Die Unworte des Jahres seit 1991

Seit 1991 gibt es das Wort des Jahres. Viele waren hoch umstritten. Welche kennen Sie noch?

2016 wurde Volksverräter zum Unwort gekürt. Der Begriff sei "ein typisches Erbe von Diktaturen, unter anderem der Nationalsozialisten", begründete die Jury die Wahl. Als Vorwurf gegenüber Politikern sei das Wort "in einer Weise undifferenziert und diffamierend, dass ein solcher Sprachgebrauch das ernsthafte Gespräch und damit die für Demokratie notwendigen Diskussionen in der Gesellschaft abwürgt".

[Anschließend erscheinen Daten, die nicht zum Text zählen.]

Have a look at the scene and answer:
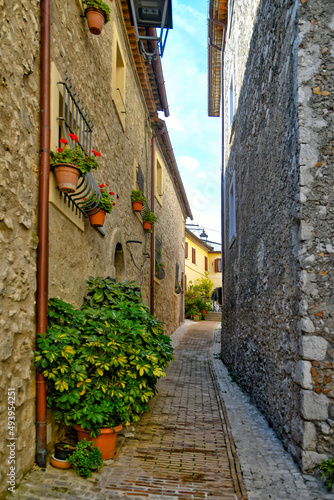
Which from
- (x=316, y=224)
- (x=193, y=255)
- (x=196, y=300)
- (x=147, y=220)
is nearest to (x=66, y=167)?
(x=316, y=224)

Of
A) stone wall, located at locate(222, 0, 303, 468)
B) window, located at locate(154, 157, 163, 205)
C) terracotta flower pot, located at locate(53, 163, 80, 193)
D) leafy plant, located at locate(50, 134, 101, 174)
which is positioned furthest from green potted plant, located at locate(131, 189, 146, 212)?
terracotta flower pot, located at locate(53, 163, 80, 193)

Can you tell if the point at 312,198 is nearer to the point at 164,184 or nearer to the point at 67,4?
the point at 67,4

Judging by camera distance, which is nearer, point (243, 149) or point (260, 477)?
point (260, 477)

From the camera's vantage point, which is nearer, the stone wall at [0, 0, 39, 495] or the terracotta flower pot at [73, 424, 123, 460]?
the stone wall at [0, 0, 39, 495]

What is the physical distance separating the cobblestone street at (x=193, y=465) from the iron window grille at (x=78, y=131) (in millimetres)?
2438

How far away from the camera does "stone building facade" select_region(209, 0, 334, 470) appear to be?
3.23 meters

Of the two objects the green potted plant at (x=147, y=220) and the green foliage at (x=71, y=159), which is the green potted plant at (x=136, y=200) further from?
the green foliage at (x=71, y=159)

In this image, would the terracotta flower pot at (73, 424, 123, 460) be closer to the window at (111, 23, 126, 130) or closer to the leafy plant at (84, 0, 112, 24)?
the leafy plant at (84, 0, 112, 24)

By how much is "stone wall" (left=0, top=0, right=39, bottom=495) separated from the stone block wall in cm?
216

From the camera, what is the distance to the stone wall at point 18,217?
2.65m

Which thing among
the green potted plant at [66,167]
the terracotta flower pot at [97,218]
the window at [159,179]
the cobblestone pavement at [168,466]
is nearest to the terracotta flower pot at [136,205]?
the terracotta flower pot at [97,218]

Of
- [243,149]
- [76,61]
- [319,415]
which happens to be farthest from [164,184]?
[319,415]

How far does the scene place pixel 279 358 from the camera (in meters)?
4.04

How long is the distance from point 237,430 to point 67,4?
16.3 ft
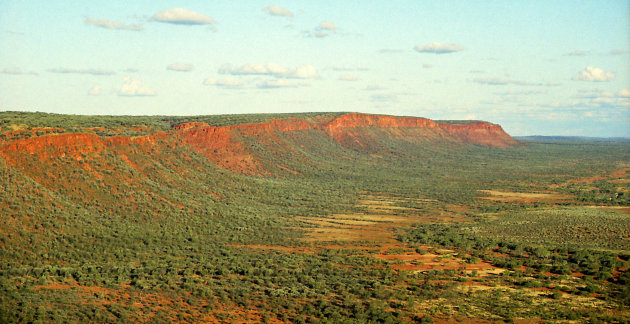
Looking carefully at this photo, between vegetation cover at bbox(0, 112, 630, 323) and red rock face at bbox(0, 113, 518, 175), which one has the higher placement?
Result: red rock face at bbox(0, 113, 518, 175)

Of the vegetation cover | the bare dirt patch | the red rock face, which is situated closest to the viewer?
the vegetation cover

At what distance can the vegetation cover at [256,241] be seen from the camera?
104ft

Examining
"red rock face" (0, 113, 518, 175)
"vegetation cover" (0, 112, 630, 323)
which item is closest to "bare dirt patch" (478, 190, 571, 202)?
"vegetation cover" (0, 112, 630, 323)

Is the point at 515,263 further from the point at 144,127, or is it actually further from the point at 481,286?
the point at 144,127

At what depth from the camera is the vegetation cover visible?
31.6m

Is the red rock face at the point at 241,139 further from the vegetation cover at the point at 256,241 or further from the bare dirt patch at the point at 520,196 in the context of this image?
the bare dirt patch at the point at 520,196

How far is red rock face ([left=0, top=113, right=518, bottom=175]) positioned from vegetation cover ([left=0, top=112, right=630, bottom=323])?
27cm

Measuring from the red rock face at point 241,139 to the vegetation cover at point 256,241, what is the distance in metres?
0.27

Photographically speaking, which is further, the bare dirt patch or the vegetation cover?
the bare dirt patch

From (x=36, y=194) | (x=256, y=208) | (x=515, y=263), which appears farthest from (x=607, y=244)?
(x=36, y=194)

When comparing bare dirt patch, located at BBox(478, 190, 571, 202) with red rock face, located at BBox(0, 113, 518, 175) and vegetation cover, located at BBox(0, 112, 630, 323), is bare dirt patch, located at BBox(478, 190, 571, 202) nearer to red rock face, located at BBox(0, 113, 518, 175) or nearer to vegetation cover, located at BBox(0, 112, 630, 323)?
vegetation cover, located at BBox(0, 112, 630, 323)

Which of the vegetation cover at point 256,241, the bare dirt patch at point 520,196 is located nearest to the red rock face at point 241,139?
Answer: the vegetation cover at point 256,241

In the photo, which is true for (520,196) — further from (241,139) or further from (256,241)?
(256,241)

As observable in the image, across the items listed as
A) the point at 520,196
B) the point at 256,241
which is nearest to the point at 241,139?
the point at 520,196
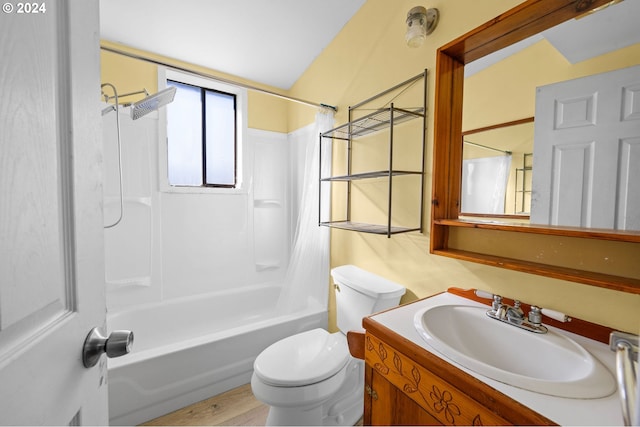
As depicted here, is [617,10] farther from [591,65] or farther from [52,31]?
[52,31]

Für 2015 entschied sich die Jury für Gutmensch als "Unwort des Jahres". Die Begründung: Vor allem in Zusammenhang mit der Flüchtlingshilfe diffamiere das Wort "Toleranz und Hilfsbereitschaft pauschal als naiv, dumm und weltfremd".

2014 - Lügenpresse: Die Tatsache, dass die sprachgeschichtliche Aufladung des Ausdrucks etwa während des Nationalsozialismus einem Großteil derjenigen, die ihn skandieren, nicht bewusst sein dürfte, mache ihn "zu einem besonders perfiden Mittel derjenigen, die ihn gezielt einsetzen", hieß es zur Begründung.

2013 - Sozialtourismus: Damit werde "von einigen Politikern und Medien gezielt Stimmung gegen unerwünschte Zuwanderer, insbesondere aus Osteuropa, gemacht“, begründete die Jury.

2012 - Opfer-Abo: Der Meteorologe Jörg Kachelmann hatte nach seinem Freispruch in einem Vergewaltigungs-Prozess die Ansicht geäußert, dass Frauen in der Gesellschaft ein "Opfer-Abo" hätten. Die Jury kritisierte den Begriff dafür, dass er Frauen "pauschal und in inakzeptabler Weise" unter den Verdacht stelle, sexuelle Gewalt zu erfinden und damit selbst Täter zu sein.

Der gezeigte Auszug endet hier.